● **Source records**

------------------------------------------------------------

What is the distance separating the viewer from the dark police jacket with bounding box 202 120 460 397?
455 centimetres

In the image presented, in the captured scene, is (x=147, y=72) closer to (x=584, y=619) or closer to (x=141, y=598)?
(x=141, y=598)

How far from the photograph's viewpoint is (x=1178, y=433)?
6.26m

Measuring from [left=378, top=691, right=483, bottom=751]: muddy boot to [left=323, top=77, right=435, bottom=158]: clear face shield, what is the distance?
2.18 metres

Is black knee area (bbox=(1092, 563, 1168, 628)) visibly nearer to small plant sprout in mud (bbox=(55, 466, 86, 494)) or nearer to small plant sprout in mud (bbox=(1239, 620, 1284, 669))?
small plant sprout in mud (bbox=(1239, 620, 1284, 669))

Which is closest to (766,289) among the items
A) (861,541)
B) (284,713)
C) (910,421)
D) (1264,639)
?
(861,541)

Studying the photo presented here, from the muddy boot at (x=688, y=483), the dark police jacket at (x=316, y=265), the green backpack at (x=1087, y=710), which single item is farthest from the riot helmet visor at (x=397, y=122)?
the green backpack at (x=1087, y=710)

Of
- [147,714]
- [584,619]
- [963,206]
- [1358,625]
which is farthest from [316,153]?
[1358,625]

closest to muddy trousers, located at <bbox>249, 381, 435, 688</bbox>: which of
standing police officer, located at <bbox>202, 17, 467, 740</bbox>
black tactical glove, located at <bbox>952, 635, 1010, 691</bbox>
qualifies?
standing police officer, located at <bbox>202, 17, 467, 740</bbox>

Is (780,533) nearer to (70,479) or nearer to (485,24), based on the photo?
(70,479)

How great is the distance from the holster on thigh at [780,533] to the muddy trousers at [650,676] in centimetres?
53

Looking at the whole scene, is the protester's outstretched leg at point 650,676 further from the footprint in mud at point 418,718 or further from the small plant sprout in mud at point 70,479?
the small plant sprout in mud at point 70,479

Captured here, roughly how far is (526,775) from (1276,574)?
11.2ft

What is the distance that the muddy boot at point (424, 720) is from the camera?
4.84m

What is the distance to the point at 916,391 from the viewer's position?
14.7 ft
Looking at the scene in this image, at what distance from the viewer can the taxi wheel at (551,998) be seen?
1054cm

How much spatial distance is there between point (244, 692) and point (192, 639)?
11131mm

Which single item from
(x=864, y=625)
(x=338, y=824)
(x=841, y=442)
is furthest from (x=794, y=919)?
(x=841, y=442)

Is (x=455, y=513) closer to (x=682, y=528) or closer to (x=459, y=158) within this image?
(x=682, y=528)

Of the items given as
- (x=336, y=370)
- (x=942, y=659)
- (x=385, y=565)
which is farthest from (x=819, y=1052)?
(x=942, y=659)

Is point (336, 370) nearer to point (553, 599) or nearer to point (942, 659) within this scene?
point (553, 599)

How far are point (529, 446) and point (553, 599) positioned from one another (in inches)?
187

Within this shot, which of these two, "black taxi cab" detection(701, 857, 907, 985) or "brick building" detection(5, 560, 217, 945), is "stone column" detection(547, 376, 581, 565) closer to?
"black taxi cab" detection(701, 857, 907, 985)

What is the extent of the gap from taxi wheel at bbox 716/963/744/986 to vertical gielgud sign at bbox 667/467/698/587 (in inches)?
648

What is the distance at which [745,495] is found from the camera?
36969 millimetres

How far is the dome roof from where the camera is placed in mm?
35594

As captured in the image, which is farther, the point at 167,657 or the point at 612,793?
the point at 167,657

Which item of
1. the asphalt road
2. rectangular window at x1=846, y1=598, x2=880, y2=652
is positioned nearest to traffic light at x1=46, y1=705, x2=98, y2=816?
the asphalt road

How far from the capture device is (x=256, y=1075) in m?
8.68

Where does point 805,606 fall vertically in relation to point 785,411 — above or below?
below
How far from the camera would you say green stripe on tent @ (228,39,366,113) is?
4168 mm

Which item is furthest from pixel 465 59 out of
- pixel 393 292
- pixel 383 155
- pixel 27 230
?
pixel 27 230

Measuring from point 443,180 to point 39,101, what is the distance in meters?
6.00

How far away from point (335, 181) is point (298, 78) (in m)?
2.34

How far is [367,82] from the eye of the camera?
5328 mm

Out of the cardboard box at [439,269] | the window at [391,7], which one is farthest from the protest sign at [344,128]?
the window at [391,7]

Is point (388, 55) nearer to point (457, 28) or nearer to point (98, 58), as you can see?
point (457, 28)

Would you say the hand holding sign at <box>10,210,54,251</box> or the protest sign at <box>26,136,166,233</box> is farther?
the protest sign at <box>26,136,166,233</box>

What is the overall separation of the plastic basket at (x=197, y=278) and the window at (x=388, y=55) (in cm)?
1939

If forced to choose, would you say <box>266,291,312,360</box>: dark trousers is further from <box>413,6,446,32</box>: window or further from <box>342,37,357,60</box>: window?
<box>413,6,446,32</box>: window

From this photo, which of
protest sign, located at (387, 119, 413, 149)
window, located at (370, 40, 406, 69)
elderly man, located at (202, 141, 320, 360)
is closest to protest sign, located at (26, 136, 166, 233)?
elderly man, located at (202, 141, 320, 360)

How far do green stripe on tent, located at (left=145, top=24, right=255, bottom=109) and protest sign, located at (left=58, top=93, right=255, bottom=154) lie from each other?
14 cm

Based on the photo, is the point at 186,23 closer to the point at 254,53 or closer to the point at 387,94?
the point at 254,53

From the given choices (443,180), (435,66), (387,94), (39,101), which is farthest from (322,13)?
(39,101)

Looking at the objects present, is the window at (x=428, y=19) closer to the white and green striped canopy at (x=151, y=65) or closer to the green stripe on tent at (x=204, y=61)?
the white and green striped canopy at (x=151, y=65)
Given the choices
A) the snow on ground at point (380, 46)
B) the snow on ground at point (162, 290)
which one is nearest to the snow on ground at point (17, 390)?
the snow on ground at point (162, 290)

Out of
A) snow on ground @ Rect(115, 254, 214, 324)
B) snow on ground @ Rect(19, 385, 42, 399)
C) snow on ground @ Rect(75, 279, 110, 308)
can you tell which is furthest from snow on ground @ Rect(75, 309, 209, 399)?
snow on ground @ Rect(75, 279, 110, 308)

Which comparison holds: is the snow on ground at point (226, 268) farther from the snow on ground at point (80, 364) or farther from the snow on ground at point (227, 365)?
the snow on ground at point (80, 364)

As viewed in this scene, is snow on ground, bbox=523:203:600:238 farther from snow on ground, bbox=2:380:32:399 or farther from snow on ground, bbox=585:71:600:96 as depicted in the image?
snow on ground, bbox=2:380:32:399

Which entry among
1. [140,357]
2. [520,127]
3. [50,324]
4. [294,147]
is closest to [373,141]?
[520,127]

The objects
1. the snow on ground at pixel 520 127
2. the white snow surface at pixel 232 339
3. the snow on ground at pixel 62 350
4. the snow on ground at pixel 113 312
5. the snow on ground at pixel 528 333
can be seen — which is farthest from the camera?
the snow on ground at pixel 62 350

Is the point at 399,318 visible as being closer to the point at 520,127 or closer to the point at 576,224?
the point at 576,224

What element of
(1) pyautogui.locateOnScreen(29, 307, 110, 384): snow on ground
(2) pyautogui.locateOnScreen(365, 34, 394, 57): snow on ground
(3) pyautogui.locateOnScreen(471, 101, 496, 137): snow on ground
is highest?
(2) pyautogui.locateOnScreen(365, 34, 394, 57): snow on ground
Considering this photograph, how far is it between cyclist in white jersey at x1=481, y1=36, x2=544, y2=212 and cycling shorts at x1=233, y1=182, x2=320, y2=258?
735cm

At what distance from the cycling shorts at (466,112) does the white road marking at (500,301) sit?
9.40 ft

------------------------------------------------------------

Copy the records above exactly.

● **Exercise result**
What is the distance separating the viewer from the dark police jacket with bounding box 202 120 460 397?
455 centimetres

In the image presented, in the captured scene, is (x=147, y=72) closer to (x=584, y=619) or closer to (x=141, y=598)?
(x=141, y=598)

How far from the photograph's viewpoint is (x=1178, y=433)?
6.26m

Measuring from [left=378, top=691, right=483, bottom=751]: muddy boot to [left=323, top=77, right=435, bottom=158]: clear face shield, what is the distance?
2.18 metres

Is black knee area (bbox=(1092, 563, 1168, 628)) visibly nearer to small plant sprout in mud (bbox=(55, 466, 86, 494)) or nearer to small plant sprout in mud (bbox=(1239, 620, 1284, 669))?
small plant sprout in mud (bbox=(1239, 620, 1284, 669))

Which is closest to (766,289) among the items
A) (861,541)
B) (284,713)
C) (910,421)
D) (1264,639)
?
(861,541)

Studying the photo presented here, from the muddy boot at (x=688, y=483), the dark police jacket at (x=316, y=265), the green backpack at (x=1087, y=710), which single item is farthest from the riot helmet visor at (x=397, y=122)?
the green backpack at (x=1087, y=710)

Of
- [147,714]
- [584,619]
- [963,206]
- [1358,625]
which is farthest from [316,153]?
[1358,625]

closest to muddy trousers, located at <bbox>249, 381, 435, 688</bbox>: which of
standing police officer, located at <bbox>202, 17, 467, 740</bbox>
black tactical glove, located at <bbox>952, 635, 1010, 691</bbox>
qualifies?
standing police officer, located at <bbox>202, 17, 467, 740</bbox>

Is (780,533) nearer to (70,479) or nearer to (485,24), based on the photo?
(70,479)

How great is the distance from the holster on thigh at [780,533] to the muddy trousers at [650,676] in centimetres?
53

Looking at the whole scene, is the protester's outstretched leg at point 650,676 further from the footprint in mud at point 418,718 or further from the small plant sprout in mud at point 70,479?
the small plant sprout in mud at point 70,479

Captured here, roughly how far is (526,775) from (1276,574)?
11.2ft

What is the distance that the muddy boot at point (424, 720) is from the camera?
4.84m

What is the distance to the point at 916,391 from the viewer's position?
14.7 ft
Looking at the scene in this image, at what distance from the viewer can the taxi wheel at (551,998) be seen?
1054cm

How much spatial distance is there between point (244, 692) and point (192, 639)?
11131mm

Which single item from
(x=864, y=625)
(x=338, y=824)
(x=841, y=442)
is furthest from (x=794, y=919)?
(x=841, y=442)

Is (x=455, y=513) closer to (x=682, y=528) or closer to (x=459, y=158) within this image?
(x=682, y=528)

Of the items given as
- (x=336, y=370)
- (x=942, y=659)
- (x=385, y=565)
which is farthest from (x=819, y=1052)?
(x=942, y=659)

Is point (336, 370) nearer to point (553, 599) or nearer to point (942, 659) within this scene?
point (553, 599)

How far are point (529, 446) and point (553, 599) positioned from one another (in inches)?
187

Within this shot, which of these two, "black taxi cab" detection(701, 857, 907, 985) or "brick building" detection(5, 560, 217, 945), is "stone column" detection(547, 376, 581, 565) closer to?
"black taxi cab" detection(701, 857, 907, 985)

What is the extent of the gap from taxi wheel at bbox 716/963/744/986 to vertical gielgud sign at bbox 667/467/698/587 (in inches)?
648

What is the distance at which [745,495] is found from the camera?
36969 millimetres

How far is the dome roof from where the camera is placed in mm?
35594

As captured in the image, which is farther, the point at 167,657 or the point at 612,793?
the point at 167,657

Which item of
1. the asphalt road
2. rectangular window at x1=846, y1=598, x2=880, y2=652
is positioned nearest to traffic light at x1=46, y1=705, x2=98, y2=816?
the asphalt road

How far from the capture device is (x=256, y=1075) in m?
8.68

Where does point 805,606 fall vertically in relation to point 785,411 — above or below?
below
How far from the camera would you say green stripe on tent @ (228,39,366,113) is?
4168 mm

Which item is furthest from pixel 465 59 out of
- pixel 393 292
- pixel 383 155
- pixel 27 230
?
pixel 27 230

Measuring from point 443,180 to point 39,101, what is the distance in meters?
6.00

How far away from point (335, 181) is point (298, 78) (in m)?
2.34

How far is [367,82] from the eye of the camera?
5328 mm

Out of the cardboard box at [439,269] | the window at [391,7], which one is farthest from the protest sign at [344,128]?
the window at [391,7]

Is point (388, 55) nearer to point (457, 28) or nearer to point (98, 58), as you can see?
point (457, 28)

Would you say the hand holding sign at <box>10,210,54,251</box> or the protest sign at <box>26,136,166,233</box> is farther?
the protest sign at <box>26,136,166,233</box>

What is the overall separation of the plastic basket at (x=197, y=278) and the window at (x=388, y=55) (in cm)?
1939

If forced to choose, would you say <box>266,291,312,360</box>: dark trousers is further from <box>413,6,446,32</box>: window or further from <box>342,37,357,60</box>: window?
<box>413,6,446,32</box>: window

From this photo, which of
protest sign, located at (387, 119, 413, 149)
window, located at (370, 40, 406, 69)
elderly man, located at (202, 141, 320, 360)
is closest to protest sign, located at (26, 136, 166, 233)?
elderly man, located at (202, 141, 320, 360)

How far do green stripe on tent, located at (left=145, top=24, right=255, bottom=109) and protest sign, located at (left=58, top=93, right=255, bottom=154) lie from each other?
14 cm

Based on the photo, is the point at 186,23 closer to the point at 254,53 or closer to the point at 387,94?
the point at 254,53

From the given choices (443,180), (435,66), (387,94), (39,101), which is farthest from (322,13)?
(39,101)

Looking at the objects present, is the window at (x=428, y=19) closer to the white and green striped canopy at (x=151, y=65) or closer to the green stripe on tent at (x=204, y=61)?
the white and green striped canopy at (x=151, y=65)
Given the choices
A) the snow on ground at point (380, 46)
B) the snow on ground at point (162, 290)
which one is nearest to the snow on ground at point (17, 390)?
the snow on ground at point (162, 290)

Out of
A) snow on ground @ Rect(115, 254, 214, 324)
B) snow on ground @ Rect(19, 385, 42, 399)
C) snow on ground @ Rect(75, 279, 110, 308)
can you tell which is furthest from snow on ground @ Rect(75, 309, 209, 399)?
snow on ground @ Rect(75, 279, 110, 308)

Which comparison holds: is the snow on ground at point (226, 268) farther from the snow on ground at point (80, 364) or farther from the snow on ground at point (227, 365)?
the snow on ground at point (80, 364)

As viewed in this scene, is snow on ground, bbox=523:203:600:238 farther from snow on ground, bbox=2:380:32:399 or farther from snow on ground, bbox=585:71:600:96 as depicted in the image?
snow on ground, bbox=2:380:32:399

Which entry among
1. [140,357]
2. [520,127]
3. [50,324]
4. [294,147]
is closest to [373,141]?
[520,127]

The objects
1. the snow on ground at pixel 520 127
2. the white snow surface at pixel 232 339
3. the snow on ground at pixel 62 350
4. the snow on ground at pixel 113 312
5. the snow on ground at pixel 528 333
can be seen — which is farthest from the camera?
the snow on ground at pixel 62 350

Is the point at 399,318 visible as being closer to the point at 520,127 or closer to the point at 576,224?
the point at 576,224

What element of
(1) pyautogui.locateOnScreen(29, 307, 110, 384): snow on ground
(2) pyautogui.locateOnScreen(365, 34, 394, 57): snow on ground
(3) pyautogui.locateOnScreen(471, 101, 496, 137): snow on ground
is highest?
(2) pyautogui.locateOnScreen(365, 34, 394, 57): snow on ground
Considering this photograph, how far is it between cyclist in white jersey at x1=481, y1=36, x2=544, y2=212 and cycling shorts at x1=233, y1=182, x2=320, y2=258?
735cm

At what distance from the cycling shorts at (466,112) does the white road marking at (500,301) sit?
9.40 ft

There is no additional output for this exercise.